:: TEKS HASIL EKSTRAKSI ::

Zakat Fitrah Dijadikan Stok di Masjid (Panitia Zakat) ?
Bismillah was shalatu was salamu ‘ala Rasulillah, wa ba’du,
Bisakah zakat fitrah disimpan sebagai stok di masjid (panitia zakat) dan diberikan kepada yang berhak menerimanya dikemudian hari (setelah sholat idul fitri) ?
Sebelum melanjutkan pembahasan, marilah kita perhatikan firman Allah Subhanahu Wa Ta'ala berikut :
Allah Ta’ala berfirman:
(يَا أَيُّهَا الَّذِينَ آمَنُواْ أَطِيعُواْ اللّهَ وَأَطِيعُواْ الرَّسُولَ وَأُوْلِي الأَمْرِ مِنكُمْ فَإِن تَنَازَعْتُمْ فِي شَيْءٍ فَرُدُّوهُ إِلَى اللّهِ وَالرَّسُولِ إِن كُنتُمْ تُؤْمِنُونَ بِاللّهِ وَالْيَوْمِ الآخِرِ ذَلِكَ خَيْرٌ وَأَحْسَنُ تَأْوِيلاً)

Entri Data:
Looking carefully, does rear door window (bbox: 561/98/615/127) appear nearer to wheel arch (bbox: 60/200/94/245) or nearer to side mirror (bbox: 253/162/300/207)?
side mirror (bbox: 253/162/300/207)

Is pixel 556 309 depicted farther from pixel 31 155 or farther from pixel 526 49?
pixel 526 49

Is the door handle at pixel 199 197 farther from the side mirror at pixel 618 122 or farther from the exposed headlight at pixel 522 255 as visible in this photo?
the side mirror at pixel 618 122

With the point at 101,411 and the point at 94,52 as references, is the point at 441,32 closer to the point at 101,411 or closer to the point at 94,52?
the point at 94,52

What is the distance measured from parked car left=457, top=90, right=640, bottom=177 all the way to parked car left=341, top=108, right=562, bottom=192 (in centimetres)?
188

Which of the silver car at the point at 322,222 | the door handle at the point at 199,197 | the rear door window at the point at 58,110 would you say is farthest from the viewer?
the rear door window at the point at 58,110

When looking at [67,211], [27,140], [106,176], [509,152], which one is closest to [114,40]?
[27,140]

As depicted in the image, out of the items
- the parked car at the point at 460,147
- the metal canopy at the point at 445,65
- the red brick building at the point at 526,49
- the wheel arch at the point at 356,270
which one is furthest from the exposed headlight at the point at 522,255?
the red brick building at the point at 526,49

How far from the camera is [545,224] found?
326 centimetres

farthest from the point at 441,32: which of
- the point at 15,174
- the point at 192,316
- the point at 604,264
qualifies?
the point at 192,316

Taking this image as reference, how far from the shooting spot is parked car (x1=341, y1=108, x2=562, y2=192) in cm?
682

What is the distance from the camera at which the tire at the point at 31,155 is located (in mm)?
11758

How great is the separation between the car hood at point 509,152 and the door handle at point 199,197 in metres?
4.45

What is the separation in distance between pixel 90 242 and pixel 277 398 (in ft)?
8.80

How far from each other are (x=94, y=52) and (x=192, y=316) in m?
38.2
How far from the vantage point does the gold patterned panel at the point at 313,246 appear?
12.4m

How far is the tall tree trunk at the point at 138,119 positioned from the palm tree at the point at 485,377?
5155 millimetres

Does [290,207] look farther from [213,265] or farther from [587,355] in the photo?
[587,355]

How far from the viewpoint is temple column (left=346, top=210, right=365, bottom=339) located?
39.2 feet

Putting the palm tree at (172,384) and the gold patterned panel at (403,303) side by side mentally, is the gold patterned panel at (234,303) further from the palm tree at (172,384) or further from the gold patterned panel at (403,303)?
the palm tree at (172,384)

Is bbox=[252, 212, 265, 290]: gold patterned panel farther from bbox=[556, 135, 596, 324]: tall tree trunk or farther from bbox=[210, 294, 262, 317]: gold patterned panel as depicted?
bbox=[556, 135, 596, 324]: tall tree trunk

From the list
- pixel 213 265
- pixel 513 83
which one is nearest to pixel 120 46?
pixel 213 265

:: TUNTUTAN TUGAS ::
Dalam teks tentang zakat fitrah, di mana zakat fitrah itu hendak disimpan sebagai stok?

:: JAWABAN TERTULIS ::
Di masjid (panitia zakat).